With the major equity indexes continuing to suffer from the effects of an impending recession, our focus this week will again be on a stock that should be less influenced by the broader market gyrations. This company is Canadian Solar (NASD:CSIQ) and the position we have in mind is a moderately aggressive covered-call that offers a balance of downside protection and profit potential.

Buy CSIQ Stock: Last Price = $24.08
Sell MAY-22.50 Call (GQA-EX) Bid Price = $3.20
Cost Basis = $24.08 - $3.20 = $20.88
Downside Protection = 13.28%
Maximum Profit = 7.75% (without margin)

The target entry price in this example trade will be:

Net Debit = $20.75
Downside Protection = 13.83%
Maximum Profit = 8.43% (without margin)

Although CSIQ is listed as a technology/semiconductor company, the movement of the stock's price is related in large part to energy prices. Considering this fact, the covered-call may be more appropriate for those who have a bullish outlook for that sector/industry group. We'll monitor the position in the coming week to determine if an entry is possible. A stop-loss transaction (or position adjustment) should be initiated if CSIQ's share price closes below $19.50 - $21.00, depending on each individual investor's risk versus reward tolerance.


Regarding the current issues in our (hypothetical) covered-call portfolio, here is situation for each trade:


LONG EGY Stock and SHORT MAY-5.00 Call
Cost Basis = $4.50
Maximum Profit = 11.1% (without margin)
EGY stock closed at $5.58 on 4/11/08, thus no action is needed.


LONG PGI Stock and SHORT MAY-$15.00 Call
Cost Basis = $13.50
Maximum Profit = 11.1% (without margin)

PGI stock closed at $14.45 on 4/1108, thus no action is needed but we will monitor the issue closely for further signs of downside (selling) pressure.
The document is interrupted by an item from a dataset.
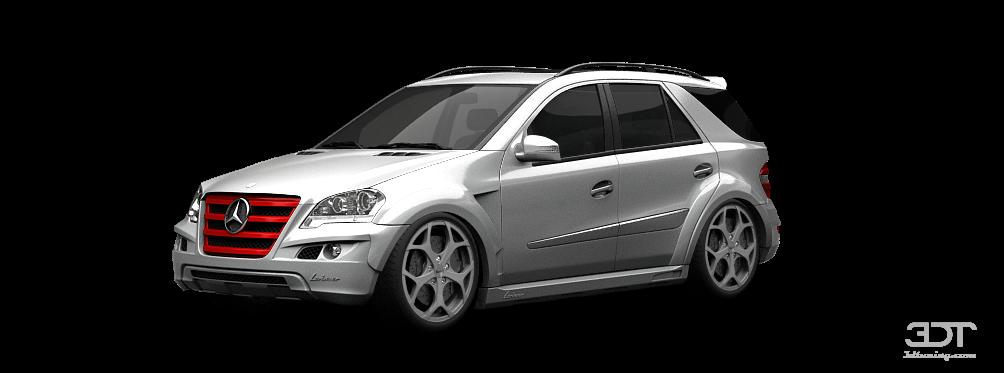 Mercedes ML'06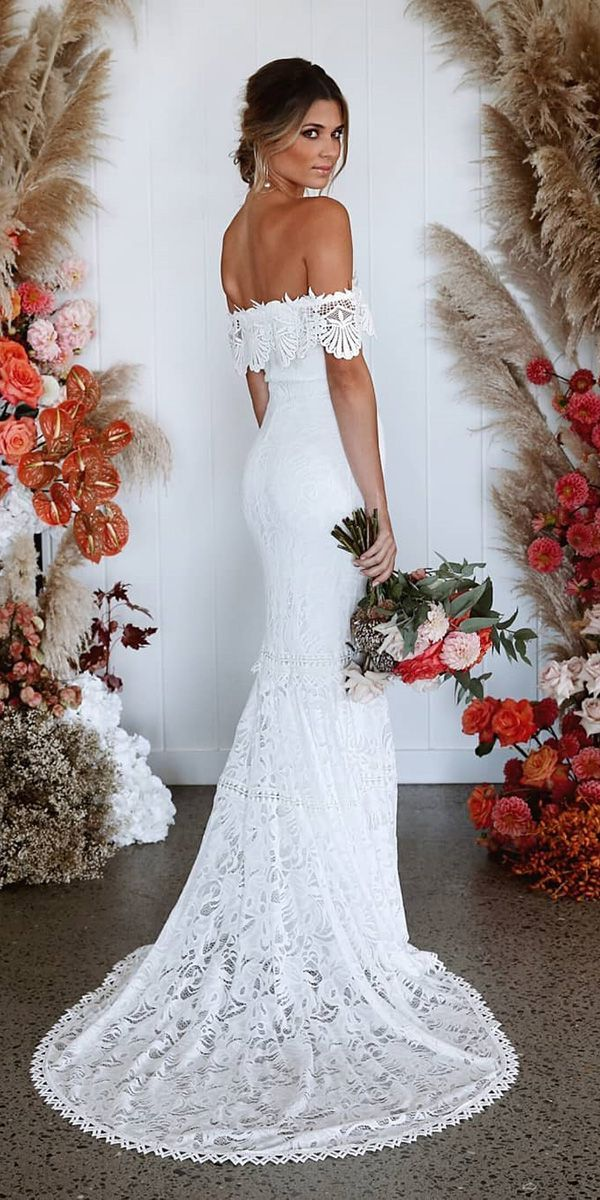 24 lace boho wedding dresses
Current technical support is near $13.60.


LONG CCC Stock and SHORT JUL-$15.00 Call
Cost Basis = $14.15
Maximum Profit = 6.00% (without margin)

CCC stock closed at $13.99 on 4/11/08, near the bottom end of a 5-month lateral trading range. The CCC position has been rolled down and forward to the JUL-$15.00 strike due to previous unfavorable price activity and we were monitoring the issue for a close below $14.00. Since Friday's sell-off breached that level, the most prudent action (for conservative investors) would be to exit the position on any further downside activity. However, since the broad market movement at the end of the week was somewhat exaggerated, it may be best to use any ensuing bounce to sell the stock (if the recovery is not sustained). Currently, the JUL-$15.00 call is trading at $1.20 X $1.45, thus a net-credit closing trade would yield a loss of approximately $1.50 per share. While further declines (and the passage of time) will reduce the cost of repurchasing the sold calls, we do not recommend leaving a short option uncovered for more than a few days as the losses can increase exponentially if the stock price rebounds.


LONG KGC Stock and SHORT APR-22.50 Call
Cost Basis = $21.85
Maximum Profit = 2.90% (without margin)

KGC stock is trading near $22.75 as of 4/11/08, however the position has previously been closed due to short-term bearish activity.